It is in Java. Please help me with these questions.

1-A strange function. Consider McCarthy's 91 function: public static int mcCarthy(int n) { if (n > 100) return n - 10; else return mcCarthy(mcCarthy(n+11)); } Determine the value of mcCarthy(50) without using a computer. Give the number of recursive calls used by mcCarthy() to compute this result. Prove that the base case is reached for all positive integers n or find a value of n for which this function goes into a recursive loop.

2-Consider the following recursive functions. public static int square(int n) { if (n == 0) return 0; return square(n-1) + 2*n - 1; } public static int cube(int n) { if (n == 0) return 0; return cube(n-1) + 3*(square(n)) - 3*n + 1; } What is the value of square(5)? cube(5)? cube(123)?

3-Combinations. Write a program Combinations.java that takes an integer command-line argument n and prints all 2ⁿcombinations of any size. A combination is a subset of the n elements, independent of order. As an example, when n = 3, you should get the following output:

 a ab abc ac b bc c 

Note that your program needs to print the empty string (subset of size 0).

4-Collatz function. Consider the following recursive function in Collatz.java, which is related to a famous unsolved problem in number theory, known as the Collatz problem or the 3n + 1 problem.
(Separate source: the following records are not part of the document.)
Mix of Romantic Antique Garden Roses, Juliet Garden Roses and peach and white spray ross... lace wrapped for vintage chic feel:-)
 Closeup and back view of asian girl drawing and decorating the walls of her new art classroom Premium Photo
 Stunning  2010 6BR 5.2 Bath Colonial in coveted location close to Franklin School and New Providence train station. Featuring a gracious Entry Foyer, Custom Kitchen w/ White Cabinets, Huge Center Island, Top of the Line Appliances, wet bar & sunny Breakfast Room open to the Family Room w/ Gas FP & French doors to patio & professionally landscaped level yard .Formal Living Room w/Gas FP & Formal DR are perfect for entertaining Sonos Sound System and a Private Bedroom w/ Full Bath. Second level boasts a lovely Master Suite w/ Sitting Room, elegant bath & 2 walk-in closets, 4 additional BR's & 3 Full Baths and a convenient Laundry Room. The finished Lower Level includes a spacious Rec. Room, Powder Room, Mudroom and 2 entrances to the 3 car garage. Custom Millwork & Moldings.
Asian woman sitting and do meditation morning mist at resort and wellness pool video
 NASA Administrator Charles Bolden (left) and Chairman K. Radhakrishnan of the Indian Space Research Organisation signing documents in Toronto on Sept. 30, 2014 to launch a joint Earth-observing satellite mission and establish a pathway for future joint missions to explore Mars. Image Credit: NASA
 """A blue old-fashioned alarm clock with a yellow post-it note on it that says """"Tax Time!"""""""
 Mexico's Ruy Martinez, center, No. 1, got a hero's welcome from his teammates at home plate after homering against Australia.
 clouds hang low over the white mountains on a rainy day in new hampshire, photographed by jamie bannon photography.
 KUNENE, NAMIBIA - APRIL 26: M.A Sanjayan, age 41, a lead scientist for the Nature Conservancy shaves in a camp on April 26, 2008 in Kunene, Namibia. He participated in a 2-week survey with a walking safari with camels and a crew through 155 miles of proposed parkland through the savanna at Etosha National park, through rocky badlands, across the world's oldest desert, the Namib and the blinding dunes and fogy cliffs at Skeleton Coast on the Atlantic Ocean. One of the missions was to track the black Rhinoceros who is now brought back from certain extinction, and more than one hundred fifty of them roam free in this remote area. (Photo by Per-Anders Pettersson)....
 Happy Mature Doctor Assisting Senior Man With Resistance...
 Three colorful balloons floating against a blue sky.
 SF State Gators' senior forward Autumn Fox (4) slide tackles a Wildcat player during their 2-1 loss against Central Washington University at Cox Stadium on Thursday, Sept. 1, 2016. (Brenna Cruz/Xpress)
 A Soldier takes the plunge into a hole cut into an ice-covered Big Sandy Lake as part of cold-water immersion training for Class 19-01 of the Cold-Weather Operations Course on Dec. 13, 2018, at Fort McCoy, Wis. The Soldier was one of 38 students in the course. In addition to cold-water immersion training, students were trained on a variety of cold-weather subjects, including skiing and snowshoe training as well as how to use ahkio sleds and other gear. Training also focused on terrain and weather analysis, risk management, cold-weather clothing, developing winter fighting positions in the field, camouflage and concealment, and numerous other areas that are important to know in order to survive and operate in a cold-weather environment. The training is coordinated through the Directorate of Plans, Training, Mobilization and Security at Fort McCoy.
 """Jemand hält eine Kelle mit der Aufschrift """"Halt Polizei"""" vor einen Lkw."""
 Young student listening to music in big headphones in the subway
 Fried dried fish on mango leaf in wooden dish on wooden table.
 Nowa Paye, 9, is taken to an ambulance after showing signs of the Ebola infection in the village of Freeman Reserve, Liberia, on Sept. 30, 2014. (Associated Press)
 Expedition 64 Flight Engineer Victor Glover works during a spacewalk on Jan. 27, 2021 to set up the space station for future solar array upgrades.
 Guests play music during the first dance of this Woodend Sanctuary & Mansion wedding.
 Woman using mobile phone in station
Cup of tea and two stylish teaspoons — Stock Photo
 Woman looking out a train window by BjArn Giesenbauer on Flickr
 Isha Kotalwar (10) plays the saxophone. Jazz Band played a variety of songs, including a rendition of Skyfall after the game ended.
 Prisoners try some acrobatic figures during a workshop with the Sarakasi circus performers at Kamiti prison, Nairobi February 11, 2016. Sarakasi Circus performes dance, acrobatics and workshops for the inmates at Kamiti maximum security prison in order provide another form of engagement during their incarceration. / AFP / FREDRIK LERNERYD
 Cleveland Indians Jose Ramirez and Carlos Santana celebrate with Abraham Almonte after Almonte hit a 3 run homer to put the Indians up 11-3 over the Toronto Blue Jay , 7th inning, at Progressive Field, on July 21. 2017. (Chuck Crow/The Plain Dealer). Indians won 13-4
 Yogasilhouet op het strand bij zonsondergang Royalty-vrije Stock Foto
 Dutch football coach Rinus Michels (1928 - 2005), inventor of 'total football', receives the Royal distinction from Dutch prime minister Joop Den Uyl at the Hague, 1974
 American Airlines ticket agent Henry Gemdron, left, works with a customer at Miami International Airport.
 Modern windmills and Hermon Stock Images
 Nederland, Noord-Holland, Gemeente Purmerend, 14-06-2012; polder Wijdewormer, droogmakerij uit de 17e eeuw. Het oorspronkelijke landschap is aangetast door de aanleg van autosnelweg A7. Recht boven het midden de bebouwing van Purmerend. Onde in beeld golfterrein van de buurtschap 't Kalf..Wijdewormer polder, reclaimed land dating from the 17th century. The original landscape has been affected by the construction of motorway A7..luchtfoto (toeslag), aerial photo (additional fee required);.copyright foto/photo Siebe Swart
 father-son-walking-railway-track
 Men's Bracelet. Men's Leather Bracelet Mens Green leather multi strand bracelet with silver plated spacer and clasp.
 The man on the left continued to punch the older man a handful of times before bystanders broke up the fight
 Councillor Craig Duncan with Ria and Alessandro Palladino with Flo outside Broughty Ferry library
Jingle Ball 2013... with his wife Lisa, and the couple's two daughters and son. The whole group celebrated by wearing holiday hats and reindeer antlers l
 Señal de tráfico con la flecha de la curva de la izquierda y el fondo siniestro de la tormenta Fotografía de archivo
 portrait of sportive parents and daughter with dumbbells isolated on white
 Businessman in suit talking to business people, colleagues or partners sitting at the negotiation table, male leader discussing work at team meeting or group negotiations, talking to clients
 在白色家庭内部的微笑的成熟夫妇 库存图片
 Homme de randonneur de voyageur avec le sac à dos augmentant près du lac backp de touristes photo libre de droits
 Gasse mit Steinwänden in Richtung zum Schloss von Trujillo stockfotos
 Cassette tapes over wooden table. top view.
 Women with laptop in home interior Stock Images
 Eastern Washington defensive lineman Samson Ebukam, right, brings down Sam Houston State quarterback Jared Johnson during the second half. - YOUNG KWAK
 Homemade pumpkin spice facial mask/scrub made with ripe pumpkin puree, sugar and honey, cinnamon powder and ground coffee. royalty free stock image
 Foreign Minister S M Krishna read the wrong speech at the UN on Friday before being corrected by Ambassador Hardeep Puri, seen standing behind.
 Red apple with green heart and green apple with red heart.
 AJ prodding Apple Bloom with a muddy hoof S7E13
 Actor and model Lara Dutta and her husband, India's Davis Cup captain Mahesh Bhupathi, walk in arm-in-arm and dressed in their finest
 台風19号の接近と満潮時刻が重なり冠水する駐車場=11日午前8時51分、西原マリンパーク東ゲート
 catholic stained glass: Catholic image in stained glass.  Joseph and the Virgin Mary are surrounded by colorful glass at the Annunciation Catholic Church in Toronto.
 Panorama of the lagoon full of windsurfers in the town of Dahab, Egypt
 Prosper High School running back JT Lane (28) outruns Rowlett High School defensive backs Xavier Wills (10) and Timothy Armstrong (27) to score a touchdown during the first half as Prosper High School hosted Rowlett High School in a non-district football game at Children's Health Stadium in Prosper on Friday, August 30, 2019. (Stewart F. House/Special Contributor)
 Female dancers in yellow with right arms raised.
public static void collatz(int n) { StdOut.print(n + " "); if (n == 1) return; if (n % 2 == 0) collatz(n / 2); else collatz(3*n + 1); } 

For example, a call to collatz(7) prints the sequence

7 22 11 34 17 52 26 13 40 20 10 5 16 8 4 2 1 

as a consequence of 17 recursive calls. Write a program that takes a command-line argument n and returns the value of i < n for which the number of recursive calls for collatz(i) is maximized. Hint: use memoization. The unsolved problem is that no one knows whether the function terminates for all integers (mathematical induction is no help because one of the recursive calls is for a larger value of the argument).